Кто за эти месяцы не спорил со своими русскими (украинскими) друзьями о Майдане? Только те, у кого таких друзей нет. С теми, кто верит Киселеву, – разговор отдельный. Вариантов два: либо в сладких снах ты видишь радиоактивный пепел, либо – жидо-фашист-бендеровец. Именно «бендеровец», потому что так Путин говорит.

Вторая категория – единомышленники из Москвы и Питера, которые ходили на Болотную и сочувствовали раннему Майдану. Там им все было понятно. Был тупой и коррумпированный Янукович с командой бандитов, которые довели страну и людей до ручки. Был повод восстать – жестоко избитые в центре города студенты. Критиковать то восстание было невозможно даже при большом желании, которого тогда не было.

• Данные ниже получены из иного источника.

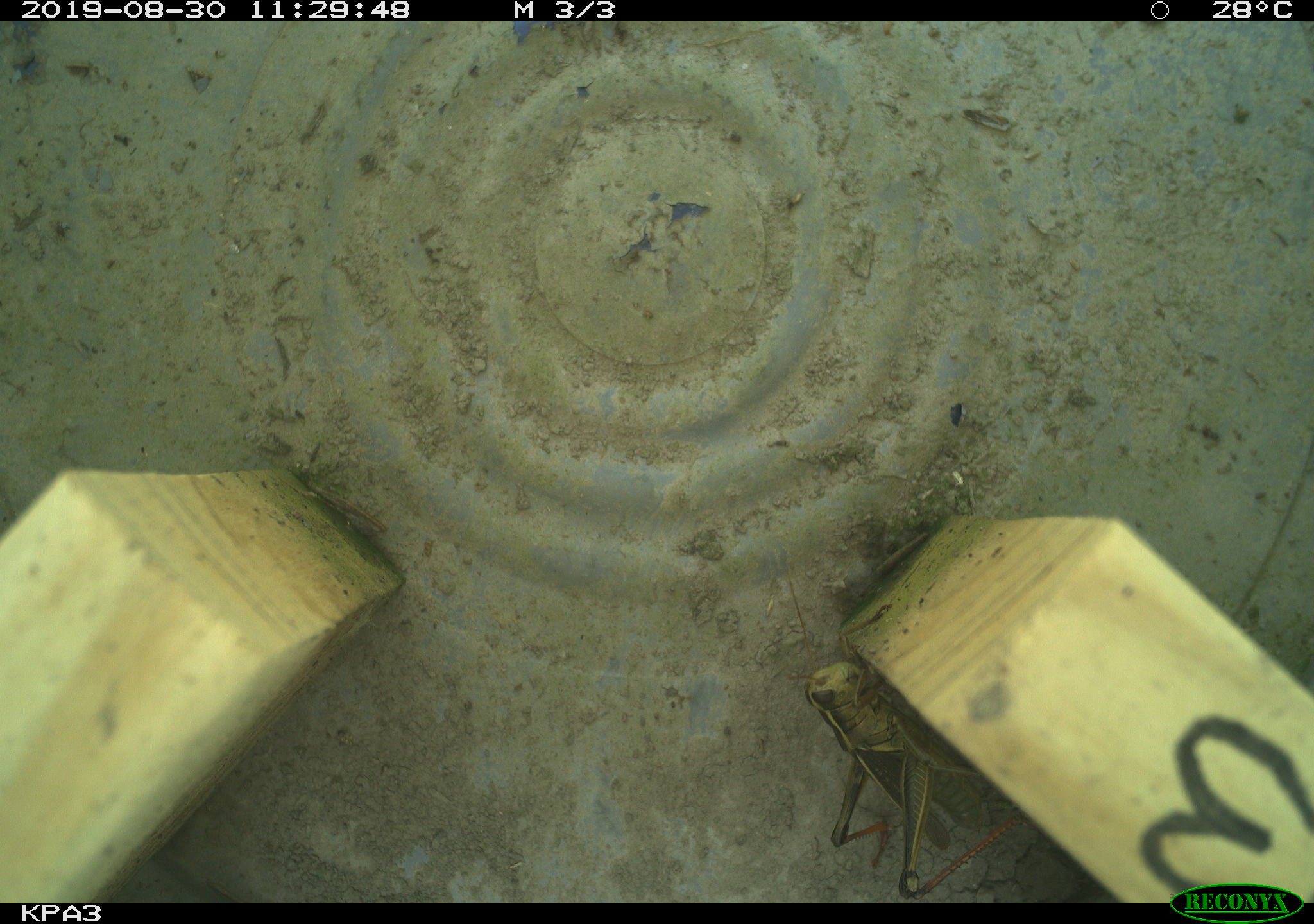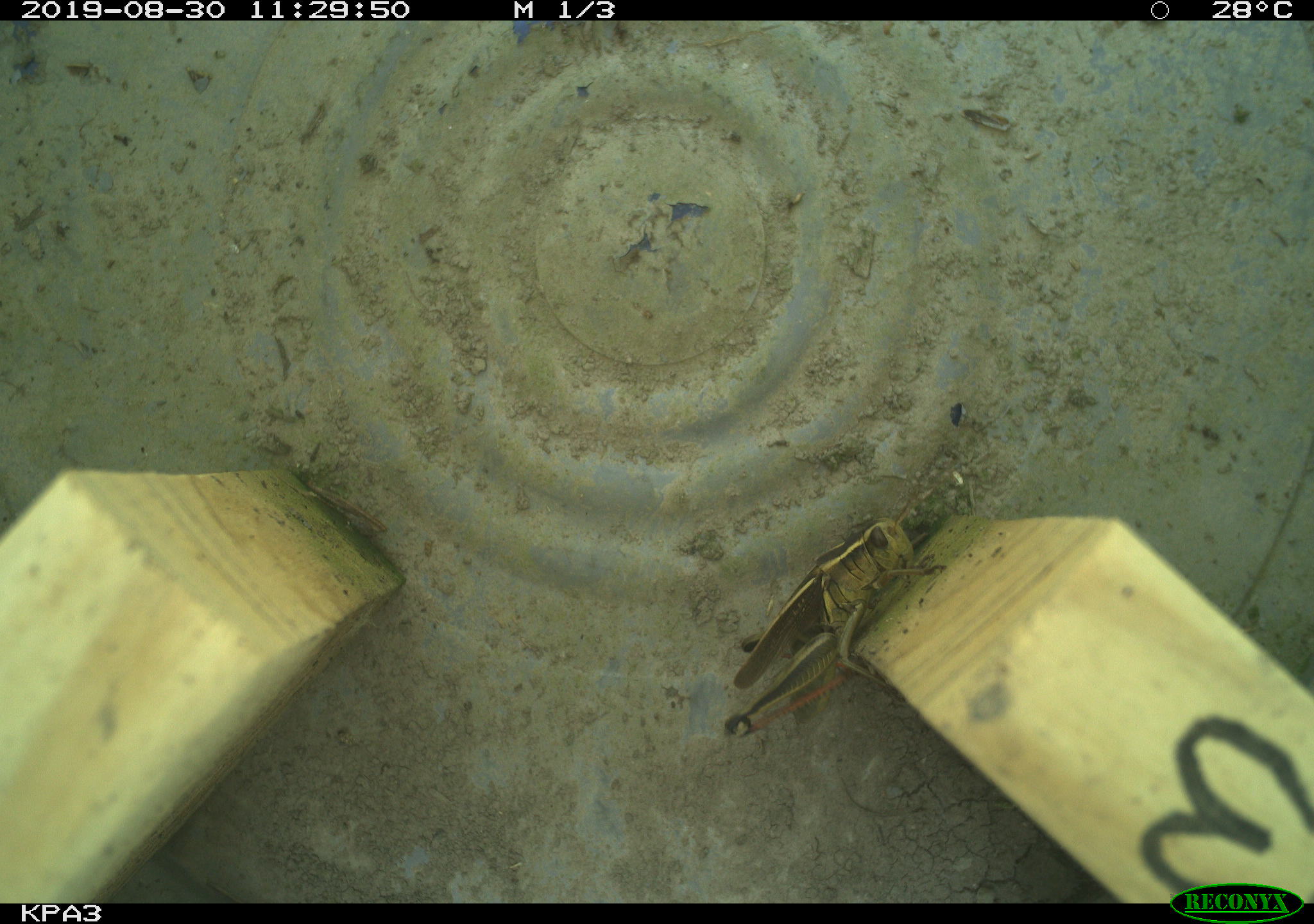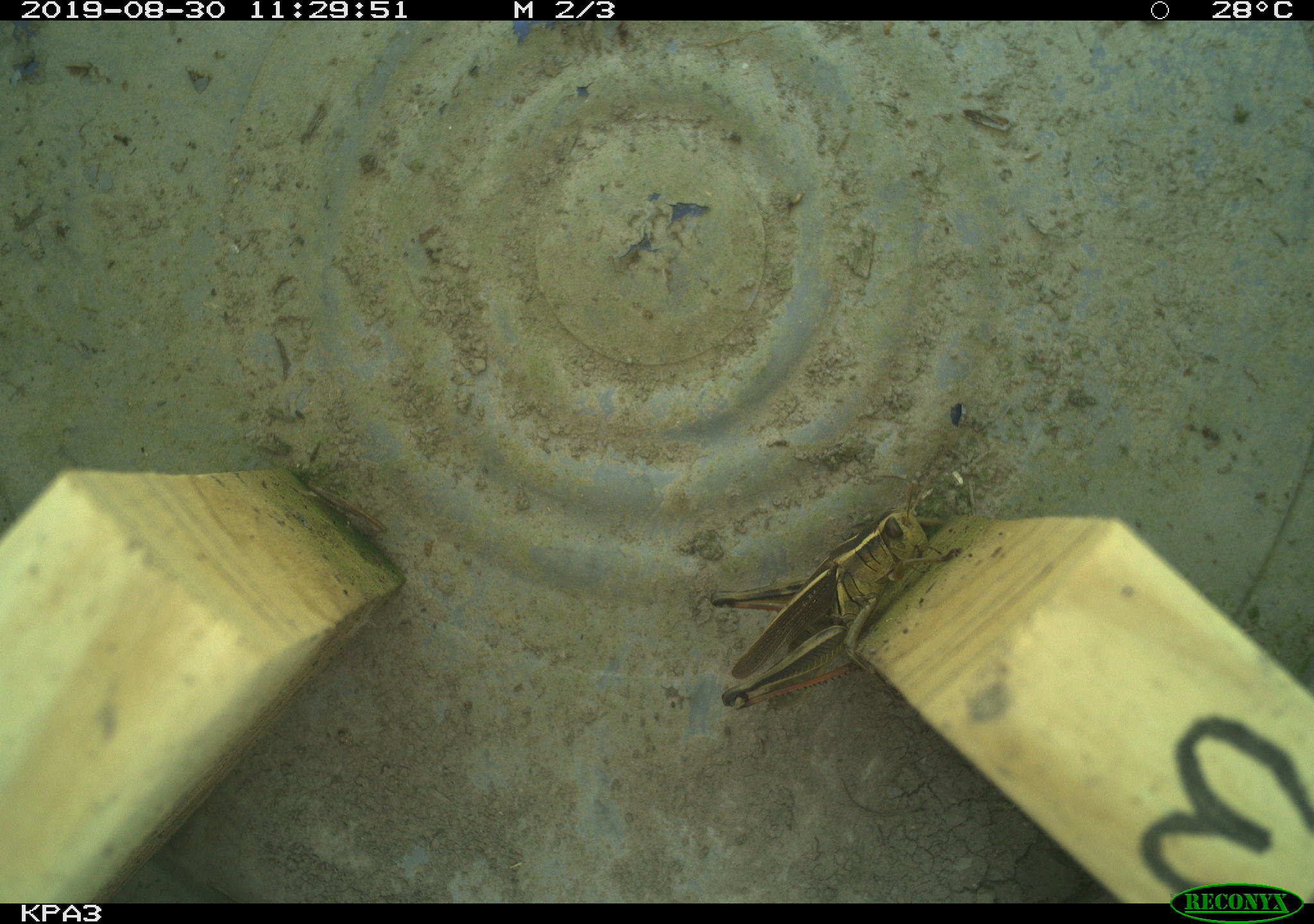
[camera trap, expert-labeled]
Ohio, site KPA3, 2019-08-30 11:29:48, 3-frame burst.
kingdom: Animalia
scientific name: Animalia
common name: animal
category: invertebrate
Invertebrate (animal) (Animalia).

Со временем ситуация менялась. Майдан начал походить не просто на бунт против бандитов, а на национальное возрождение. Чем больше давила власть и чем безнадежнее казалась ситуация, тем больше люди цеплялись друг за друга, страну, историю. Это был ответ Януковичу и Ко, которые ненавидели украинское, и попытка близких по духу сплотиться вокруг важного. Флаг и гимн, который раньше пели только на уроках музыки и который звучал так своевременно, помогали отличить своих от чужих. Язык таким маркером не был. Майдан говорил на двух языках.

Даже церковь, которая в Киеве скорее для туристов, стала символом борьбы. Не из-за проповедей и попов. Просто это священники спрятали у себя студентов, которых, уже избитых, хотел задержать «Беркут». Священники закрыли двери и продержались, пока к Михайловскому собору не приехали люди. Никому не известный звонарь бил в колокола, когда ночью Майдан штурмовала милиция. С тех пор людей в рясах хорошо принимали. Они были своими, потому что оказались людьми, а не из-за названия патриархата.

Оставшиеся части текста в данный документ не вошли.